▸ REQUIRED TASK 1
In the excerpt, why can Bohmian mechanics and stochastic mechanics not describe quantum motions completely unless the complex domain is considered? Answer in one to three sentences.

▸ EXCERPT
The current velocity $v_{\rho }$ and the osmotic velocity $u_{\rho }$ defined in stochastic mechanics are equivalent to the real part and negative imaginary part of the complex velocity $u^{*}$ evaluated at the $x\text{-}$axis. What attracts our attention is that the osmotic velocities defined in Bohmian mechanics and stochastic mechanics are related to the imaginary part of the complex velocity in complex mechanics. This means that Bohmian mechanics and stochastic mechanics cannot describe quantum motions completely unless the complex domain is considered. In addition, the imaginary part of the complex velocity naturally arises from the optimization process (21), but the osmotic velocities in Bohmian mechanics and stochastic mechanics are deliberately assigned. In the following section, we will reveal how probability relates to the imaginary part of random motion.

3. Extending Probability to the Complex Plane

An ensemble of CQRTs solved from the SD Equation (31) will be used in this section to obtain the probability distribution of a particle’s position in the complex plane. For a quantum harmonic oscillator with random motions in the complex plane, its dynamic behavior according to Equation (31) can be expressed as (in dimensionless form):

$$dz=-i\frac{\partial \left(\ln {\Psi }_n\left(t,z\right)\right)}{\partial z}dt+\sqrt{1/2}\left(-1+i\right)\xi \sqrt{dt}.$$

(40)

${\Psi }_n\left(t,z\right)$ is the complex-valued wave function of the $n^{\mathrm{th}}$ state of the harmonic oscillator

$${\Psi }_n\left(t,z\right)=C_n{H}_n\left(z\right)e^{-z^2/2}{e}^{-i\left(n+1/2\right)t},$$

(41)

where $H_n\left(z\right)$ is the Hermite polynomial and $C_n$ is a normalized constant. The squared magnitude of the wave function is the quantum probability according to Born’s rule,

$${\rho }_B\left(t,x\right)={\left|{\Psi }_n\left(t,x\right)\right|}^2={\left[C_n{H}_n\left(x\right)\right]}^2{e}^{-x^2}.$$

(42)

To integrate Equation (40), we rewrite it in the following finite difference form:

$$z_{j+1}=z_j-i\left(\frac{\partial \ln {\Psi }_n\left(t,z\right)}{\partial z}\right)\Delta t+\frac{-1+i}{\sqrt{2}}\xi \sqrt{\Delta t}, j=0,1,\cdots n,$$

(43)

▸ RECORDS
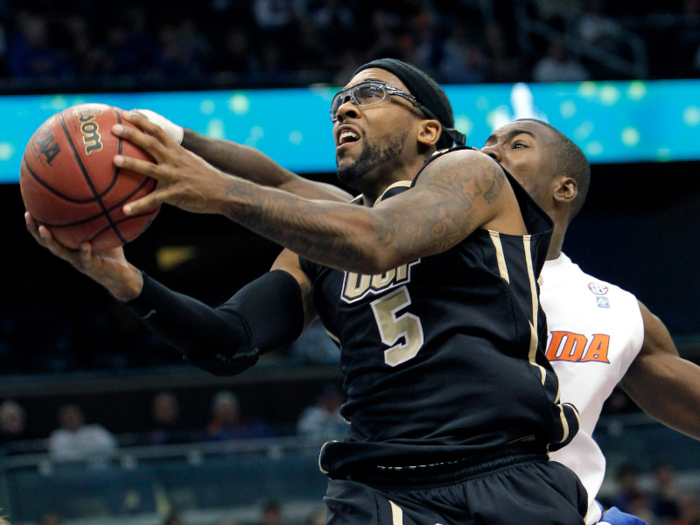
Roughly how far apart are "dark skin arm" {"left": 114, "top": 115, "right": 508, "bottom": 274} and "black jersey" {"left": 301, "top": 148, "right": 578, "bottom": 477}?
264 mm

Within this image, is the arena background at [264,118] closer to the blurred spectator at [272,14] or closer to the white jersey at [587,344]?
the blurred spectator at [272,14]

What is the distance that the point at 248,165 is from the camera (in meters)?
3.77

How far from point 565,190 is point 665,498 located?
604 cm

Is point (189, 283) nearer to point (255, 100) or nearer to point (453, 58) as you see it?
point (255, 100)

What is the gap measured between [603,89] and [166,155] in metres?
10.9

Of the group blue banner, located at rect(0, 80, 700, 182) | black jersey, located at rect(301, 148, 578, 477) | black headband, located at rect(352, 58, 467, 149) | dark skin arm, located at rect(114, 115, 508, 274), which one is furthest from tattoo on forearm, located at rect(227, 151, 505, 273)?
blue banner, located at rect(0, 80, 700, 182)

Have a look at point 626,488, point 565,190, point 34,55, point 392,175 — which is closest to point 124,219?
point 392,175

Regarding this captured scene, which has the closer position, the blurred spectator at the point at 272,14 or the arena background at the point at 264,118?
Result: the arena background at the point at 264,118

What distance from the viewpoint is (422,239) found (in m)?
2.49

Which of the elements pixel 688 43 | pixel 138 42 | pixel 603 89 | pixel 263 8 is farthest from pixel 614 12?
pixel 138 42

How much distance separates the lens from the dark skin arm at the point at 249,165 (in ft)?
→ 12.1

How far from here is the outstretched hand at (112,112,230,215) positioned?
7.59 feet

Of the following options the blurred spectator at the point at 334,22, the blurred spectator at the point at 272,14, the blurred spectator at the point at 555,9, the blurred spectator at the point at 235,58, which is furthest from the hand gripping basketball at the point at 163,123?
A: the blurred spectator at the point at 555,9

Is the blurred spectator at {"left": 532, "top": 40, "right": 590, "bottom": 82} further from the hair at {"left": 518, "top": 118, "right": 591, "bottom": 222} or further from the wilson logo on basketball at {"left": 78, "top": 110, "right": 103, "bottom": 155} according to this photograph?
→ the wilson logo on basketball at {"left": 78, "top": 110, "right": 103, "bottom": 155}
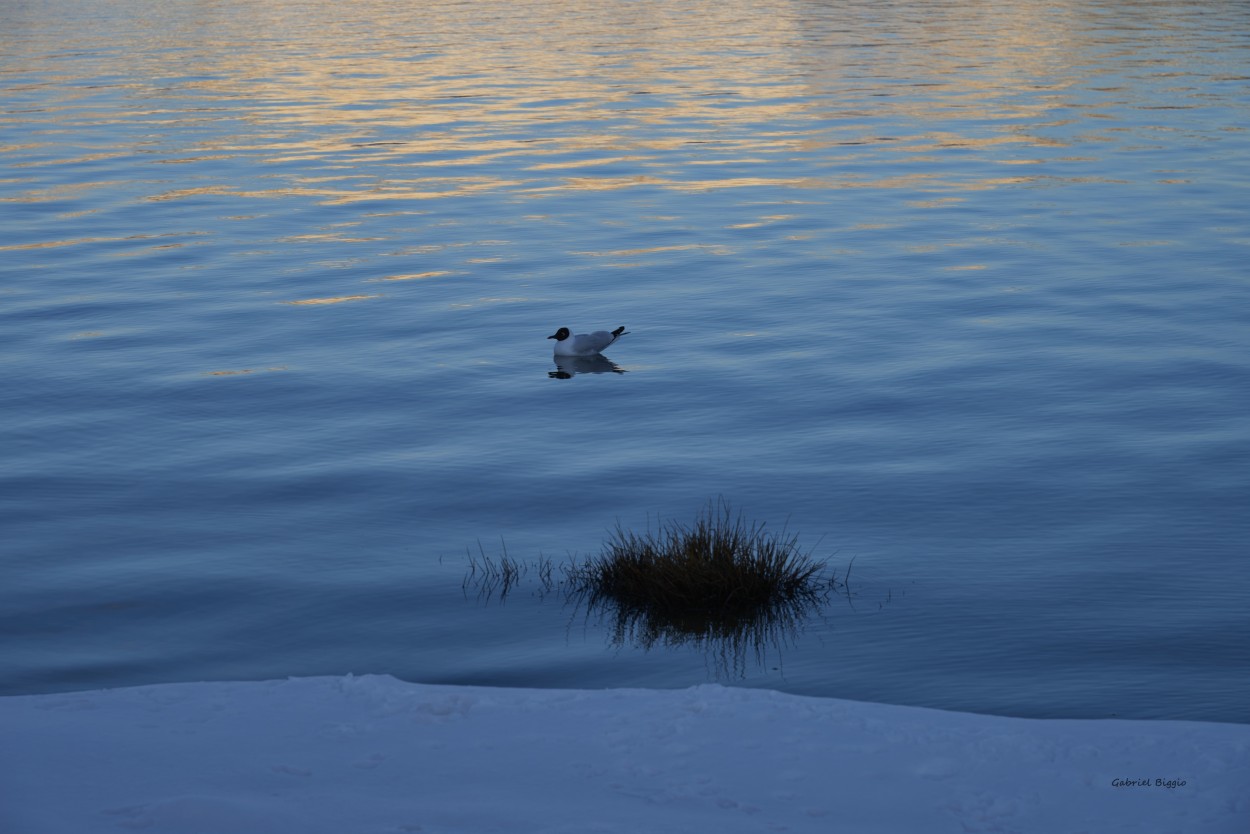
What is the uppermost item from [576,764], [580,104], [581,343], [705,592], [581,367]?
[580,104]

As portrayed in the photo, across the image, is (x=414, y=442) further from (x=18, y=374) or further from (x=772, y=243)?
(x=772, y=243)

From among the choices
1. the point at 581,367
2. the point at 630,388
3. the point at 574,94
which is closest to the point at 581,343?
the point at 581,367

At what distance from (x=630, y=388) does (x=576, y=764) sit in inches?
321

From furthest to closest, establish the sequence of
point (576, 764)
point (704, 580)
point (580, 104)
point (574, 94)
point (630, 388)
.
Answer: point (574, 94) < point (580, 104) < point (630, 388) < point (704, 580) < point (576, 764)

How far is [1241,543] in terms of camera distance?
11.1 m

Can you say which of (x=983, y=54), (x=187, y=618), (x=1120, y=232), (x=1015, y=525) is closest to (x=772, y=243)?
(x=1120, y=232)

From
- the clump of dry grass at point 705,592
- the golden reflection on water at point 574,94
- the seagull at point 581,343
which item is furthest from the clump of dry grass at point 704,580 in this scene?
the golden reflection on water at point 574,94

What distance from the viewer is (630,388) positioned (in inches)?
626

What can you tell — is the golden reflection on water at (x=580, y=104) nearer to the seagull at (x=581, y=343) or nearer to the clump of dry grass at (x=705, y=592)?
the seagull at (x=581, y=343)

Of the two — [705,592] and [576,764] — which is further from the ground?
[705,592]

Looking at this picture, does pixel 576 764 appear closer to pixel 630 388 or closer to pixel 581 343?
pixel 630 388

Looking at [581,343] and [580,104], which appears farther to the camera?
[580,104]

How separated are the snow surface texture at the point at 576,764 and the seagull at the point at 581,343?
7.86 m

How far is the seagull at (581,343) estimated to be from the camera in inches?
651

▸ REQUIRED TASK 2
Copy the rows word for word, from the line containing "How far is the" through the end of the rows, inclusive.

▸ RESPONSE 1
The osmotic velocities defined in Bohmian mechanics and stochastic mechanics are related to the imaginary part of the complex velocity in complex mechanics. That imaginary part belongs to the complex domain.

▸ RESPONSE 2
How far is the seagull at (581,343) estimated to be from the camera in inches?
651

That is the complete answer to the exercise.